— Présentation de l'exercice —
Recopiez fidèlement les lignes des enregistrements, en commençant par celle qui contient « مفرش بعباره ترحيبية » et en terminant par celle qui contient « Затирка штукатурки на », toutes deux incluses. Laissez les images de côté dans votre réponse.

— Données fournies —
■ ■ ■ ■ ■ ■ ■

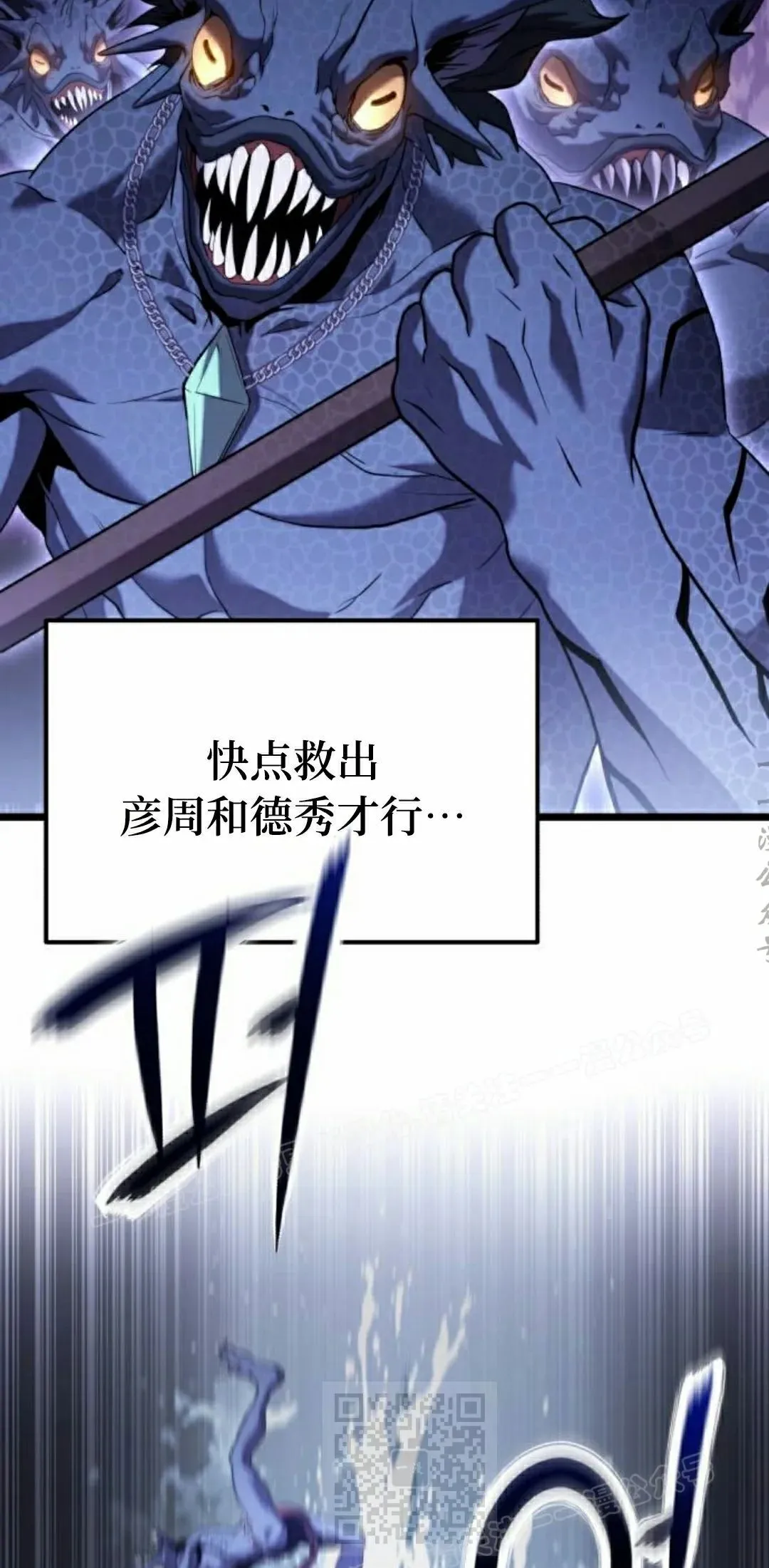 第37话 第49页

■ ■ ■ ■ ■ ■ ■

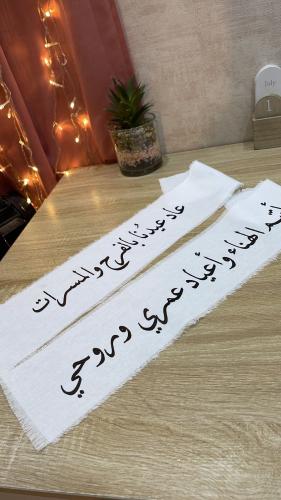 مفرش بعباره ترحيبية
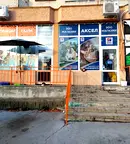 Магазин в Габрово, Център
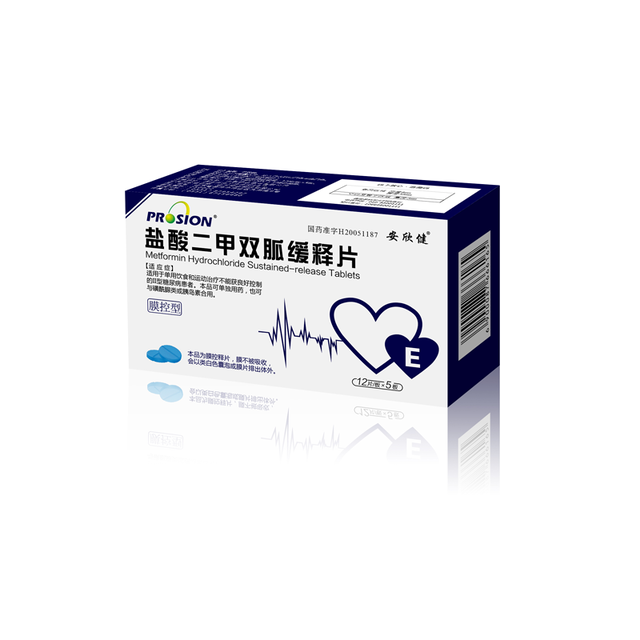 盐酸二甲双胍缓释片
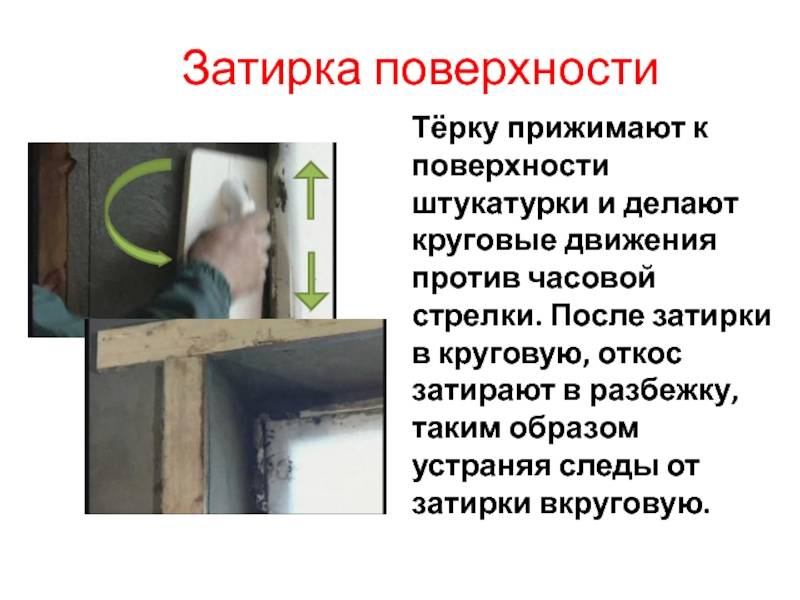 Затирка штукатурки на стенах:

■ ■ ■ ■ ■ ■ ■

— Résultat —
 مفرش بعباره ترحيبية
 Магазин в Габрово, Център
 盐酸二甲双胍缓释片
 Затирка штукатурки на стенах:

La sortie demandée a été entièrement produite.